4. Defensive Coordinator Blake Baker
Blake Baker will be Eli Drinkwitz's third Defensive Coordinator in three years. Drinkwitz's predecessor, Barry Odom, a defensive specialist struggled to find the right offensive coordinator and eventually it cost him his job. Drinkwitz, an offensive specialist, has so far struggled finding a good fit for a defensive coordinator. Ironic, isn't it?
Coach Drink inherited his first DC, Ryan Walters, from Odom. For whatever reason, Walters was either pushed out the door or not encouraged to stay. Walters moved to Illinois and successfully rebuilt the Big 10s most improved defense in 2021.
Next came Steve Wilks, an NFL product. The transition to Wilks' NFL style defense was painful to watch and turned into a disaster the first half of the 2021 season. In fact, early season losses to Boston College and Kentucky can be laid at Wilks' defense's early struggles. Wilks ran back to the NFL in February and is now the Carolina Panthers passing game coordinator.
Hopefully Blake Baker will be a good fit. His background indicates he might. Baker has spent four seasons as the DC at Louisiana Tech, two at Miami, and one season at LSU as a linebacker coach.
Baker has implemented a 4-2-5 formation that promotes a fast pace and aggressive style of play. Dave Matter of the Post-Dispatch describes it as "probably straddling the tight rope walk of risk and reward with intense frequency."
Even so, at both of his DC stops Baker made improvements to the defenses he coached.

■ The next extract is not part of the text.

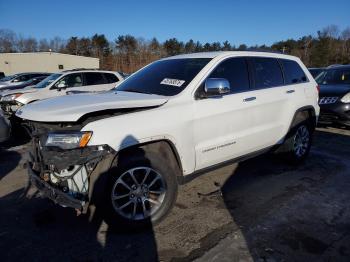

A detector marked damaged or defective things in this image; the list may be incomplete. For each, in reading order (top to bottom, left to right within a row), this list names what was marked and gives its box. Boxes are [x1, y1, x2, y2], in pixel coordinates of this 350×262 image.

crumpled hood [16, 90, 168, 122]
broken headlight [45, 131, 93, 149]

His defense at Miami during 2019, finished second in the ACC in scoring defense, second in rush defense, and second in pass defense.
Some final personal thoughts
Before I go any further, let me say, I hope Eli Drinkwitz will be successful at Mizzou. I'm a fan and will pull for him and the Tigers every game.
Additionally, we must keep in mind this is only Year Three of the Eli Drinkwitz Era. Gary Pinkel didn't have his first winning season until his third year at Mizzou, and Larry Smith's first winning season wasn't until his fourth year. Coach Drink's record in his first two years was better than either Pinkel's or Smith's.
With that being said, we're still waiting to find out if Eli Drinkwitz can coach at the SEC/Power 5 level. Yes, we know he can recruit and sell. He's first class in both of those areas. But can he coach at this level?
Coach Drink has so far struggled to develop an impact quarterback. We also don't know, even with his recruiting success, if he can develop players into consistent winners. These are questions that could be answered this season.
Mizzou doesn't need to win 9 or 10 games this season to call it a success. The schedule makes that an unfair expectation. Therefore, taking everything into consideration, I feel winning 7 games should be a fair target for 2022.